** START OF Records for this task **

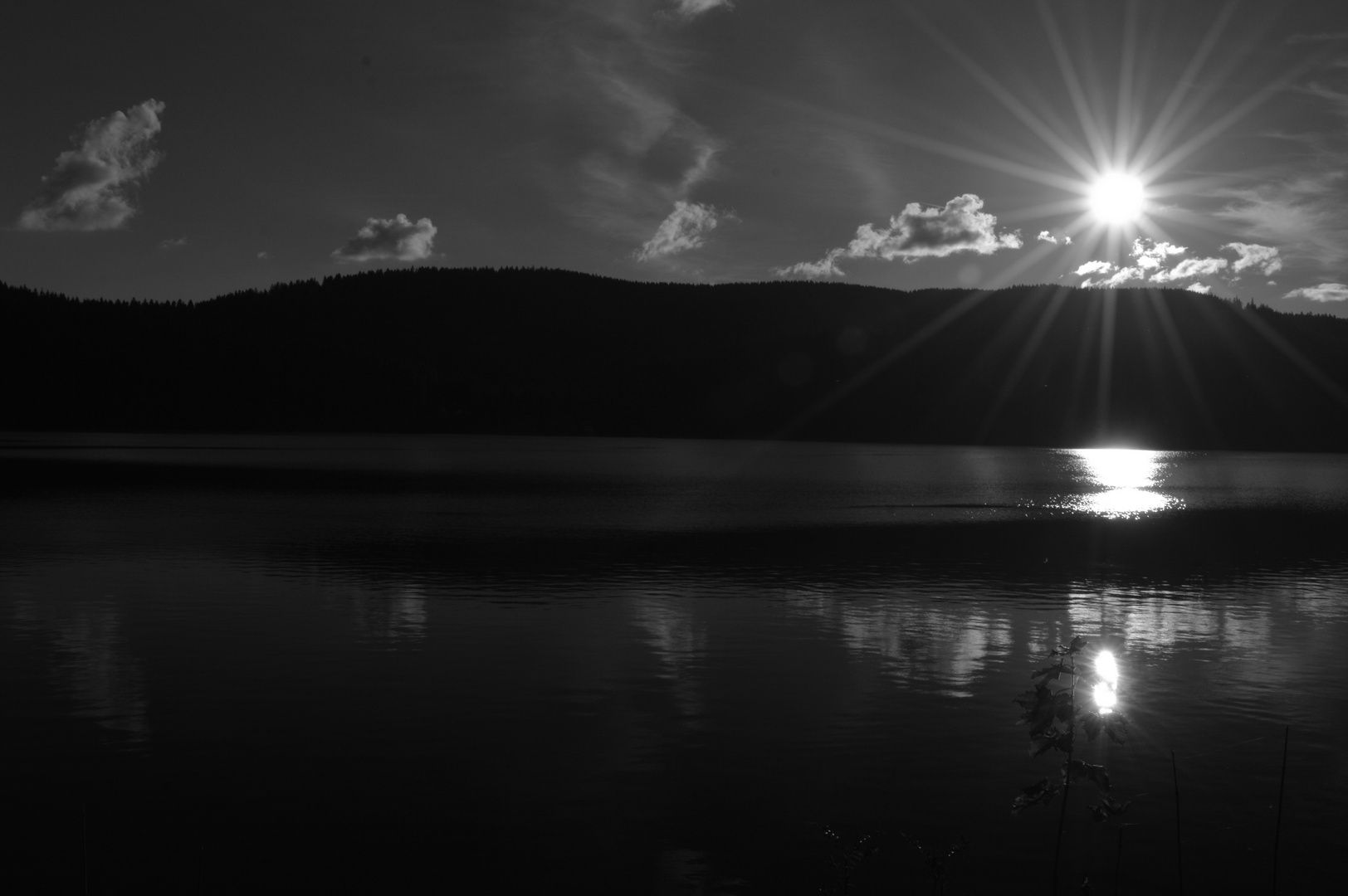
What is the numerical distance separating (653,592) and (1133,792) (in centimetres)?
2016

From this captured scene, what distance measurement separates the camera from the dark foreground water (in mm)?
14203

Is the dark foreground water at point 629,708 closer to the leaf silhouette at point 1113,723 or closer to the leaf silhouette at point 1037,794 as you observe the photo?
the leaf silhouette at point 1037,794

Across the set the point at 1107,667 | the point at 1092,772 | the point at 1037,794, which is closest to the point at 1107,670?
the point at 1107,667

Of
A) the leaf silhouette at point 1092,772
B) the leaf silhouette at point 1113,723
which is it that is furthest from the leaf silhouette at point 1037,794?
the leaf silhouette at point 1113,723

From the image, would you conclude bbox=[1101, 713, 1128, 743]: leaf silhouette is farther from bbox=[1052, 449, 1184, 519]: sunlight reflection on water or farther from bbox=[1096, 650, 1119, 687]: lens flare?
bbox=[1052, 449, 1184, 519]: sunlight reflection on water

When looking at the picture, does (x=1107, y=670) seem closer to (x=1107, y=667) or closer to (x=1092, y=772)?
(x=1107, y=667)

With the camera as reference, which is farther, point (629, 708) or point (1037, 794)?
point (629, 708)

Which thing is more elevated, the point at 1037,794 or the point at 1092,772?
the point at 1092,772

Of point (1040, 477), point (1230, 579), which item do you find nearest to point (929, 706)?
point (1230, 579)

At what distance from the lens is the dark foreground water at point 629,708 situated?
14.2 meters

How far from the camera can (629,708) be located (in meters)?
21.1

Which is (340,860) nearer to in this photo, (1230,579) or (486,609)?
(486,609)

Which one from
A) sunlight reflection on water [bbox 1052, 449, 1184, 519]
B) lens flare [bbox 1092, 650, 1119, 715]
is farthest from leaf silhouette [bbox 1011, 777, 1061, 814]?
sunlight reflection on water [bbox 1052, 449, 1184, 519]

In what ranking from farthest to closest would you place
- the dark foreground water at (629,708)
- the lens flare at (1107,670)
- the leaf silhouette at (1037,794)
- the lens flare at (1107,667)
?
the lens flare at (1107,667)
the lens flare at (1107,670)
the dark foreground water at (629,708)
the leaf silhouette at (1037,794)
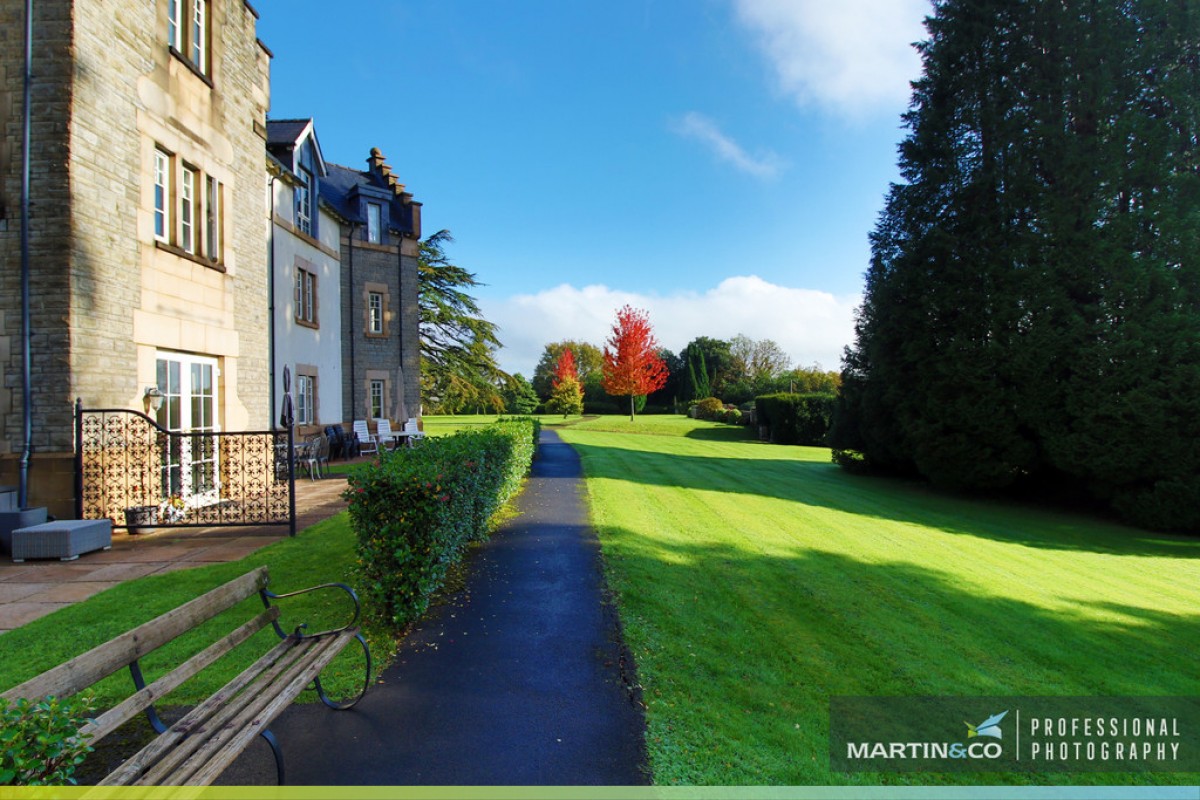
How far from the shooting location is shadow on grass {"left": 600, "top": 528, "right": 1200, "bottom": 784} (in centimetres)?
351

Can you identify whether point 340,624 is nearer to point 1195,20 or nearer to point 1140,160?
point 1140,160

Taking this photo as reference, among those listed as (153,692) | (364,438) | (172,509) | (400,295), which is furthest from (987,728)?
(400,295)

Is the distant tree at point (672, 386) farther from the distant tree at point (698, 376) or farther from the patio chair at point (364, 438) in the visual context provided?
the patio chair at point (364, 438)

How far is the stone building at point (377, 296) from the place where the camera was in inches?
863

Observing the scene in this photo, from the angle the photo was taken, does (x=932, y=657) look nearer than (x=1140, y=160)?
Yes

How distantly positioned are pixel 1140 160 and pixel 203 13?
1964cm

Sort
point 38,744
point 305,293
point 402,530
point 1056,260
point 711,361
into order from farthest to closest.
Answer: point 711,361, point 305,293, point 1056,260, point 402,530, point 38,744

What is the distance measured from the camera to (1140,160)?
42.2 feet

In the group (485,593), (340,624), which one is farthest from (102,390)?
(485,593)

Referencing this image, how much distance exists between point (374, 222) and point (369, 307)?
3.42 m

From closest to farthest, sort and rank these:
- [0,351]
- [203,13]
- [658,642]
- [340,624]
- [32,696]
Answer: [32,696], [658,642], [340,624], [0,351], [203,13]

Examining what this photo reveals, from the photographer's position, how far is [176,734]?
2.68 m

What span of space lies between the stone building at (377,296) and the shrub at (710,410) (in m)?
24.8

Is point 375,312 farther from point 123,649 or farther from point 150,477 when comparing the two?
point 123,649
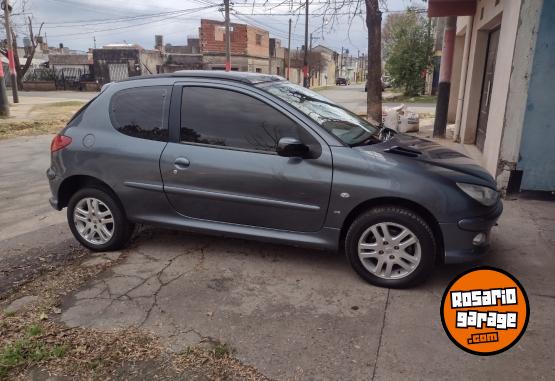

** END OF Records for this task **

* _What the task asks_: Rewrite part of the listing as a Markdown table with the columns "Row" and "Text", one row per line and blank lines omitted. Begin at the line that contains "Observing the scene" and stop after the line that contains "Answer: point 711,361, point".

* _Completed task_:
| Row | Text |
|---|---|
| 1 | Observing the scene in this photo, from the angle the photo was taken, does (x=932, y=657) look nearer than (x=1140, y=160)? |
| 2 | Yes |
| 3 | How distantly positioned are pixel 1140 160 and pixel 203 13? |
| 4 | 1964cm |
| 5 | Sort |
| 6 | point 38,744 |
| 7 | point 305,293 |
| 8 | point 402,530 |
| 9 | point 1056,260 |
| 10 | point 711,361 |
| 11 | into order from farthest to closest. |
| 12 | Answer: point 711,361, point 305,293, point 1056,260, point 402,530, point 38,744 |